→ **WHAT TO DO**: Every line of the material below should be retyped exactly.

→ **MATERIALS PROVIDED**:
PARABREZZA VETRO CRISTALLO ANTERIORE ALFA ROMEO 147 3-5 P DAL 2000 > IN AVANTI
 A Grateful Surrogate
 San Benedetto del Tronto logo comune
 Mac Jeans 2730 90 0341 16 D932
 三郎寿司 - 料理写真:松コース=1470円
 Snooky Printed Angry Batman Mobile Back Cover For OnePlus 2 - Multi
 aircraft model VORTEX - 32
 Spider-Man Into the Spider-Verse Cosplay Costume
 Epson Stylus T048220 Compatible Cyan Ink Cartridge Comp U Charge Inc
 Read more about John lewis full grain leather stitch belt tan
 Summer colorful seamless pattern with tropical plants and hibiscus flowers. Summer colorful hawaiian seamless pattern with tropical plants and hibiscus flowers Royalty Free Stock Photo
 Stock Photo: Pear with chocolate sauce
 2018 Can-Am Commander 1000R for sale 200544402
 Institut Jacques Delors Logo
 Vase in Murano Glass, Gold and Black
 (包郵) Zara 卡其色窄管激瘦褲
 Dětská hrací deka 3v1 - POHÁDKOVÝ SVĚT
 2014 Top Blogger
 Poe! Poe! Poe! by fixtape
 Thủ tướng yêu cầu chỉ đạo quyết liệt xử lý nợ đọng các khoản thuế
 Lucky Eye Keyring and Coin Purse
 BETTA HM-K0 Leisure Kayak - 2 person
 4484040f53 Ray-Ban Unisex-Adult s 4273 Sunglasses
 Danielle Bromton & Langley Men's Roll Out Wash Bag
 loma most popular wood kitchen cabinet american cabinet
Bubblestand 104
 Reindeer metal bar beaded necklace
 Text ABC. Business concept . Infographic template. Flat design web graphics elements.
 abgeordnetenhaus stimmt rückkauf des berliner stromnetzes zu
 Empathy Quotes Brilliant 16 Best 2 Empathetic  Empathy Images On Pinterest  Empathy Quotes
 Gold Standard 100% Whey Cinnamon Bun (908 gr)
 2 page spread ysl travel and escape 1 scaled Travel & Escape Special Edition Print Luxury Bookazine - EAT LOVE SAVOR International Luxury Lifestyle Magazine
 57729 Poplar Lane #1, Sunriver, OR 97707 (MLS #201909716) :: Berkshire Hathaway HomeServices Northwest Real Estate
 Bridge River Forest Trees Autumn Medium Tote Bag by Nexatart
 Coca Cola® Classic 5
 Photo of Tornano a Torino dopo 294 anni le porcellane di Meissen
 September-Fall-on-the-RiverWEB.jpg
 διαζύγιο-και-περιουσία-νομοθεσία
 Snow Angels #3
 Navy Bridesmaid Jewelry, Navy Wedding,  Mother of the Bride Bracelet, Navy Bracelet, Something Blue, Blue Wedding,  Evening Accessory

→ **ANSWER FOR THE TASK**:
PARABREZZA VETRO CRISTALLO ANTERIORE ALFA ROMEO 147 3-5 P DAL 2000 > IN AVANTI
 A Grateful Surrogate
 San Benedetto del Tronto logo comune
 Mac Jeans 2730 90 0341 16 D932
 三郎寿司 - 料理写真:松コース=1470円
 Snooky Printed Angry Batman Mobile Back Cover For OnePlus 2 - Multi
 aircraft model VORTEX - 32
 Spider-Man Into the Spider-Verse Cosplay Costume
 Epson Stylus T048220 Compatible Cyan Ink Cartridge Comp U Charge Inc
 Read more about John lewis full grain leather stitch belt tan
 Summer colorful seamless pattern with tropical plants and hibiscus flowers. Summer colorful hawaiian seamless pattern with tropical plants and hibiscus flowers Royalty Free Stock Photo
 Stock Photo: Pear with chocolate sauce
 2018 Can-Am Commander 1000R for sale 200544402
 Institut Jacques Delors Logo
 Vase in Murano Glass, Gold and Black
 (包郵) Zara 卡其色窄管激瘦褲
 Dětská hrací deka 3v1 - POHÁDKOVÝ SVĚT
 2014 Top Blogger
 Poe! Poe! Poe! by fixtape
 Thủ tướng yêu cầu chỉ đạo quyết liệt xử lý nợ đọng các khoản thuế
 Lucky Eye Keyring and Coin Purse
 BETTA HM-K0 Leisure Kayak - 2 person
 4484040f53 Ray-Ban Unisex-Adult s 4273 Sunglasses
 Danielle Bromton & Langley Men's Roll Out Wash Bag
 loma most popular wood kitchen cabinet american cabinet
Bubblestand 104
 Reindeer metal bar beaded necklace
 Text ABC. Business concept . Infographic template. Flat design web graphics elements.
 abgeordnetenhaus stimmt rückkauf des berliner stromnetzes zu
 Empathy Quotes Brilliant 16 Best 2 Empathetic  Empathy Images On Pinterest  Empathy Quotes
 Gold Standard 100% Whey Cinnamon Bun (908 gr)
 2 page spread ysl travel and escape 1 scaled Travel & Escape Special Edition Print Luxury Bookazine - EAT LOVE SAVOR International Luxury Lifestyle Magazine
 57729 Poplar Lane #1, Sunriver, OR 97707 (MLS #201909716) :: Berkshire Hathaway HomeServices Northwest Real Estate
 Bridge River Forest Trees Autumn Medium Tote Bag by Nexatart
 Coca Cola® Classic 5
 Photo of Tornano a Torino dopo 294 anni le porcellane di Meissen
 September-Fall-on-the-RiverWEB.jpg
 διαζύγιο-και-περιουσία-νομοθεσία
 Snow Angels #3
 Navy Bridesmaid Jewelry, Navy Wedding,  Mother of the Bride Bracelet, Navy Bracelet, Something Blue, Blue Wedding,  Evening Accessory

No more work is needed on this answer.